TESTO DA LEGGERE:

________

Mental coaching: la giusta mentalità per affrontare una Big

Lo sappiamo da sempre. Esiste un meccanismo mentale capace di sovvertire i pronostici. Un approccio in grado di far vincere gli sfavoriti. Davide che batte Golia, i greci che respingono i Persiani nella battaglia delle Termopili. Sono i cosiddetti underdog, gli sfavoriti se traduciamo letteralmente, di cui la storia è piena. E lo è anche il calcio, con vere e proprie sorprese in grado di emergere contro ogni aspettativa. La Grecia campione d’Europa nel 2004, il Leicester campione d’Inghilterra nel 2016 o il Liverpool vincitore della Champions League nel 2005 dopo essere andato sotto di tre reti sono solo i casi più eclatanti.

Ma cosa scatta nella mente di un “piccolo” per andare a battere un “grande”? Vediamolo insieme.

La prima cosa da sottolineare è che il nostro cervello funziona esattamente come una telecamera: direziono l’obiettivo verso un determinato punto d’interesse e la mia mente inizia a registrare immagini. Si chiama focus ed è l’elemento al centro di questo meccanismo. È questo che devo posizionare sull’obiettivo che voglio raggiungere.

Quando mi approccio a sfidare una squadra sulla carta più forte, la mia mente il più delle volte va alle caratteristiche dell’avversario. Questo è sbagliato. Il focus, come lo abbiamo definito in precedenza, deve essere orientato sulla mia squadra, sulle mie caratteristiche positive e sulle mie aree di miglioramento.

________

DATI FORNITI:

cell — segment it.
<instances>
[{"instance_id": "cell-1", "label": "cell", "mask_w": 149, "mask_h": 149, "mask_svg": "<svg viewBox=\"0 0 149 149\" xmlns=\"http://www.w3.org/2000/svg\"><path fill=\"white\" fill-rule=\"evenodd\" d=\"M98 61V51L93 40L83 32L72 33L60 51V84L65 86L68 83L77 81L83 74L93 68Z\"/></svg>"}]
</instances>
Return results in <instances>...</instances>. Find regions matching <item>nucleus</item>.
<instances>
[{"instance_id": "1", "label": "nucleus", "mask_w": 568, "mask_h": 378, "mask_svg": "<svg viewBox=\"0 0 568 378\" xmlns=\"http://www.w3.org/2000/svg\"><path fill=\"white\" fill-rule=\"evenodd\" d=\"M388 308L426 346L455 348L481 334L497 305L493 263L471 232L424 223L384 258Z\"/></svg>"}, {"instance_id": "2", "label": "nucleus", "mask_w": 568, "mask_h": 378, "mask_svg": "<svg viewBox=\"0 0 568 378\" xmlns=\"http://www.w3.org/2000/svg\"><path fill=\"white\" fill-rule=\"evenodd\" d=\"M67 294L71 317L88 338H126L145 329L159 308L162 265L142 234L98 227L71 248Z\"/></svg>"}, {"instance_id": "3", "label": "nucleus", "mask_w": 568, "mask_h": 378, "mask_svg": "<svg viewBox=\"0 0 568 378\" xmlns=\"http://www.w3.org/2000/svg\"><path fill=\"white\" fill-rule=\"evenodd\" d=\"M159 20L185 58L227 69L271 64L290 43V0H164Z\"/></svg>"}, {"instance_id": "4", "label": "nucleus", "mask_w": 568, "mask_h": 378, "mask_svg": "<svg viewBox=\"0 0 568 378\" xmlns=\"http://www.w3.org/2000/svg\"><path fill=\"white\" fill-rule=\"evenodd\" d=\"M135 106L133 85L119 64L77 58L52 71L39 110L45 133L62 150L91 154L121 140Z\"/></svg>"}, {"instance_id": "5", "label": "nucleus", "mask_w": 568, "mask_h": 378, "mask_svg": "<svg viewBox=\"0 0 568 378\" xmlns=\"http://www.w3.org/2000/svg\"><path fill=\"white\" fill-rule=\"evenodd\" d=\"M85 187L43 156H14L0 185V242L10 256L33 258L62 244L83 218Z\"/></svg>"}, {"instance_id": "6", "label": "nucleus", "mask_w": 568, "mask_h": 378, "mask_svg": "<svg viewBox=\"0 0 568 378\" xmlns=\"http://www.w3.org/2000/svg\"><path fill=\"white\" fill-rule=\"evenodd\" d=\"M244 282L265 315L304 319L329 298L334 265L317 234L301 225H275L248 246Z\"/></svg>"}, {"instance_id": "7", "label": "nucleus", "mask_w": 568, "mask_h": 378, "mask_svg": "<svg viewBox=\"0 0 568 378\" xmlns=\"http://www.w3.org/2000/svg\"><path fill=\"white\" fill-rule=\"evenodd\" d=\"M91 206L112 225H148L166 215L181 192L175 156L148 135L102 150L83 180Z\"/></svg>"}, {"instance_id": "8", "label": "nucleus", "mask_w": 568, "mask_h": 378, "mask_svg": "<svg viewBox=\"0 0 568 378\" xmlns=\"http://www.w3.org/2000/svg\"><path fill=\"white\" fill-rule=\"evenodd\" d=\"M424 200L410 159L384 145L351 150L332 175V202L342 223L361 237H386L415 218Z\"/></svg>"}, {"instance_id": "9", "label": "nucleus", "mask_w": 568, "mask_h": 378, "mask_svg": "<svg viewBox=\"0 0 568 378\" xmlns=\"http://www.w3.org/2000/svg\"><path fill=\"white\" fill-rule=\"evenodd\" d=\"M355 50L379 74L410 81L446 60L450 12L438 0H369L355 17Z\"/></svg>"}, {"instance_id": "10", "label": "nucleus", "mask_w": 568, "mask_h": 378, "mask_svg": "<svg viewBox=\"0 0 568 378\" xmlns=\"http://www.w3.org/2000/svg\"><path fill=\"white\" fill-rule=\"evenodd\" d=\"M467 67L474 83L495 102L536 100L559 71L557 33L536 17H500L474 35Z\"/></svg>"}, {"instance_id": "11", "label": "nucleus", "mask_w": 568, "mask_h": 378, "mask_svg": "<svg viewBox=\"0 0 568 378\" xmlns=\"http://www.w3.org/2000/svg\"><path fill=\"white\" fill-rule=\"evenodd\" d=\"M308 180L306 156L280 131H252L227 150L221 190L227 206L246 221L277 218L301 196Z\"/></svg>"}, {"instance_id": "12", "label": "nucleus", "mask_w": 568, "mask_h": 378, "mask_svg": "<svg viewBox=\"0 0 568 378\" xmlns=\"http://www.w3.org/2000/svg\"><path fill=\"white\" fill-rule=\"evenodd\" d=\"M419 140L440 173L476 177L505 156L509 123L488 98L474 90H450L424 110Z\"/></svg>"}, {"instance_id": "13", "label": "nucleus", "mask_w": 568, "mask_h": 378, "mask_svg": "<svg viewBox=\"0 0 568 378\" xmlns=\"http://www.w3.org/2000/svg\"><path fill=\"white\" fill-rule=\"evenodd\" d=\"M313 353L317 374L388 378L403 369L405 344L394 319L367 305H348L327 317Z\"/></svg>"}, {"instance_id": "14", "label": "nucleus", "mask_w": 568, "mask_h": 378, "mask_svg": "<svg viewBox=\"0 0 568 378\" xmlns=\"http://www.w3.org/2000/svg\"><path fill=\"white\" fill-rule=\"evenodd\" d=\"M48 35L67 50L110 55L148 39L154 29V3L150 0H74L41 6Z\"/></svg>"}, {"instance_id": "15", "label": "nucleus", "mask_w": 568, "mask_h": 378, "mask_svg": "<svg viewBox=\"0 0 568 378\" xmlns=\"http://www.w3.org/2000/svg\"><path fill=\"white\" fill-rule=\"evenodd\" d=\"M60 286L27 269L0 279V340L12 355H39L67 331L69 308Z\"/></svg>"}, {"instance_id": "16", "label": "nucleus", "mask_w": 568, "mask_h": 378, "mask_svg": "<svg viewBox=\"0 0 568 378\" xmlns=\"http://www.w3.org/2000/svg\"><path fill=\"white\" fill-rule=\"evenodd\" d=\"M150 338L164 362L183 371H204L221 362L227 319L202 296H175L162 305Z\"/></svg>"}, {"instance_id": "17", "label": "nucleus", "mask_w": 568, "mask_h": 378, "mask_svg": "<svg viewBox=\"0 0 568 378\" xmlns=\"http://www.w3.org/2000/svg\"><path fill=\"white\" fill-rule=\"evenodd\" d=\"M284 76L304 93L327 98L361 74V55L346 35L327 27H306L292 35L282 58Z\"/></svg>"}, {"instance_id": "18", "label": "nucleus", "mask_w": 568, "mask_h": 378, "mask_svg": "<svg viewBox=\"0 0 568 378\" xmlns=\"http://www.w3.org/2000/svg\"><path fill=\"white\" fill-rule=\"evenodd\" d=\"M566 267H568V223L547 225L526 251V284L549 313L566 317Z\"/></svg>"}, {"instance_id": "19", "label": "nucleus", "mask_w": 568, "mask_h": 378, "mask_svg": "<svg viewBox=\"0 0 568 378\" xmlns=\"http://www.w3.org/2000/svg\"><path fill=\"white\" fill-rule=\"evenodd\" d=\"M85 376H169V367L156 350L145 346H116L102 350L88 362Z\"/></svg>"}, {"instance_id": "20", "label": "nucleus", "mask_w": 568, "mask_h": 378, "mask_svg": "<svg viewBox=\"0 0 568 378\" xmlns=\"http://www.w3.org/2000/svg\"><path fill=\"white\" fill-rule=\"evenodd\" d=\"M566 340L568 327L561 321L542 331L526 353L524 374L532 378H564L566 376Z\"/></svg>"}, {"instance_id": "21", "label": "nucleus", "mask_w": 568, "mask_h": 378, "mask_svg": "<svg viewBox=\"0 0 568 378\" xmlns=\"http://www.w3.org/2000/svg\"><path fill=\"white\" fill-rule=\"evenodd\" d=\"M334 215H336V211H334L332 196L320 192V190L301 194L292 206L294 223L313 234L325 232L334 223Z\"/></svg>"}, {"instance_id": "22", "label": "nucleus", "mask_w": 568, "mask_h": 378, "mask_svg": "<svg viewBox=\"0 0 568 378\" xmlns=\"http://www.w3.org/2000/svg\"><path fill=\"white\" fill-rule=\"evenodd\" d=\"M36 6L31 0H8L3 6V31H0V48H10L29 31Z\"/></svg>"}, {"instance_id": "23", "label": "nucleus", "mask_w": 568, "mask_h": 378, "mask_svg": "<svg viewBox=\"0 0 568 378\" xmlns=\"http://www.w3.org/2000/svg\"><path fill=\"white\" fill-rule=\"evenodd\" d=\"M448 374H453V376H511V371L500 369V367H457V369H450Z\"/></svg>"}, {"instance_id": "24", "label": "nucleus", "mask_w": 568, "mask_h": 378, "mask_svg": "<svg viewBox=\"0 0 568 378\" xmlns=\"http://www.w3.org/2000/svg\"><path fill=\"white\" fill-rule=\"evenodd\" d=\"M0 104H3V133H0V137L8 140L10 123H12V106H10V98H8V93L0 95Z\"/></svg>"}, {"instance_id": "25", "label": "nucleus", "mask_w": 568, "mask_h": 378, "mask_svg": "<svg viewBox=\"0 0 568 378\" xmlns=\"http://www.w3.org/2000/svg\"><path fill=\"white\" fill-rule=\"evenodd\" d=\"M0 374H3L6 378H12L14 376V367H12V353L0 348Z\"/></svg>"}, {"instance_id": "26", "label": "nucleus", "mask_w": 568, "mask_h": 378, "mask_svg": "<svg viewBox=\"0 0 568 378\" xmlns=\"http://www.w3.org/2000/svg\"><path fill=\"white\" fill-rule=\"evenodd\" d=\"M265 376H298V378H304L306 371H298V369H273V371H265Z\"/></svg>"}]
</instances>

________

COMPITO ASSEGNATO 1: Ripeti parola per parola il tratto del testo sul mental coaching che va da "La prima cosa" fino a "che voglio raggiungere." compreso.
COMPITO ASSEGNATO 2: Riprendi il testo sul mental coaching e continualo a partire dalla sua ultima frase.
I dati forniti non sono necessari.

RISPOSTA 1:
La prima cosa da sottolineare è che il nostro cervello funziona esattamente come una telecamera: direziono l’obiettivo verso un determinato punto d’interesse e la mia mente inizia a registrare immagini. Si chiama focus ed è l’elemento al centro di questo meccanismo. È questo che devo posizionare sull’obiettivo che voglio raggiungere.

RISPOSTA 2:
Devo cercare di dare valore ai miei punti di forza. Quali sono le caratteristiche che mi hanno portato qui? Per quale motivo tutti stimano il mio percorso? Il mio pensiero deve andare su elementi positivi, che sviluppano a loro volta pensieri positivi sulla sfida che sto per affrontare.

La seconda cosa da fare è analizzare le mie aree di miglioramento, ovvero quelle situazioni o caratteristiche che non mi hanno dato soddisfazione nelle ultime occasioni. Li analizzo, sempre con pensieri positivi, e cerco di capire come migliorarli in vista della prossima gara.

Ultimo punto, ma fondamentale, è la strategia. Devo studiare a tavolino un piano d’azione efficace non tanto legato al battere l’avversario (l’evidente superiorità dell’avversario potrebbe innescare in me pensieri negativi), quanto funzionale al come poter esprimere al meglio il mio potenziale, migliorando gli aspetti che non mi hanno dato piena gratificazione in precedenza.

Arriva quindi il momento della partita, in cui mi serve la massima concentrazione sulle mie potenzialità, sulle mie possibilità, sul mio gioco e sulle mie qualità, con la ferma convinzione che il risultato sarà la conseguenza naturale di questo processo.